いつの間にかドアが開いており、その隙間からディータが覗き込んでいる。
「……兄貴、エルフといったいナニを」
ごくり、と禿頭の大男──ディータ(ディードリッヒ)が唾を呑む。
「馬鹿、勘違いすんな。何もありゃしねーよ」
サスは言い、ディータを待たず、すぐに言葉を重ねる。
「で、どうかしたのか?」
ドアを開けると、「あ、そうだそうだ」と、中腰だったディータがすくりと立ち上がった。サスも長身だが、ディータは頭一つぶん高い。

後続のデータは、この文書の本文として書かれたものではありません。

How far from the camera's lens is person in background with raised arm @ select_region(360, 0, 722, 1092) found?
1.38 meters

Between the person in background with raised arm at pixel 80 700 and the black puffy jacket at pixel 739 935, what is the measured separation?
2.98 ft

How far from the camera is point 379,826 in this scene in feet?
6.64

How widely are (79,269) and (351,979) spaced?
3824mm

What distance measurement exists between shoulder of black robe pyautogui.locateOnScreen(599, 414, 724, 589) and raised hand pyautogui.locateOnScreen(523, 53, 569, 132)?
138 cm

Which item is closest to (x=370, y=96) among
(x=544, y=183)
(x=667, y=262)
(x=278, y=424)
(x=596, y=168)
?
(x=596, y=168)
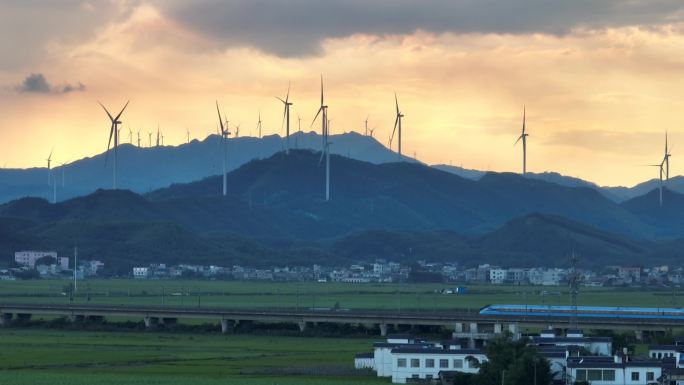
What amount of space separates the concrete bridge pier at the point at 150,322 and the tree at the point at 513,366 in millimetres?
49477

わかった、とサスは肩越しに部屋を振り返った。すでにシィルは寝台に寝転がって本を読みはじめている。なにが面白いのかは知らないが、気に入っているのは本当らしい。
「お気になさらず、私は気にしません」
サスの視線に気づいたらしく、言ってくる。
──こんな馬鹿エルフだが、巻き込むわけにはいかねぇ。
なし崩し的に一緒にいるが、本来、シィルはサスの住む世界の住人ではない。鷲のギルドは義賊と言われてはいるが、暗殺ギルドであることに変わりはない。
「中庭だ」
サスは小声で告げ、部屋を出た。その背後をディータがついてくる。
ふたりで階段を下りる途中、
「しかし、エルフってのはキレイなもんだな」
ディータがそんなことを言ってくる。
「否定はしねぇよ」
サスはつまらなそうに返事をした。
実際、シィルの見てくれは悪くない。悪くないどころか、美人なのだろう。特に都の生活に慣れ切った者から見れば幻想的にすら映るかもしれない。
残念すぎる中身を知らない者から見れば、だが。
すでにディータにはシィルとの出会いの経緯は伝えてある(エルフの皇女であることは隠しているが)。エルフと関わったことをサス本人はらしくない行動だったと悔いているが、ディータから見れば、
「さすがサスの兄貴だ。エルフを恋人にしちまうなんて」
ということになってしまうらしい。
違う、ぜんぜん違う。とんでもねぇ誤解だやめろやめてくれ、と何度も否定したサスだったが、もともと『女っ気のない硬派な独り者』で通っていたこともあり、ディータは照れているのだろうと思い込んで変えようとしない。
ギシギシと階段の踏み板が音を立てる。
「そのうちいなくなるだろうよ」
その音にまぎらせて、サスは言った。本音だった。
最近、シィルは友人ができたらしい。詳しくは言わないし、サスも聞かないが、夜ともなればその友人のもとへ酒を飲みにいっているらしく、朝方に帰ってくることもあった。王都の夜は物騒なことになっているが、シィルは愛弓をちゃんと担いで出て行く。多少酔っていようと、シィルの弓の腕前があればなんとでもなるだろう。
一階の裏戸を抜け、ふたりは中庭に出た。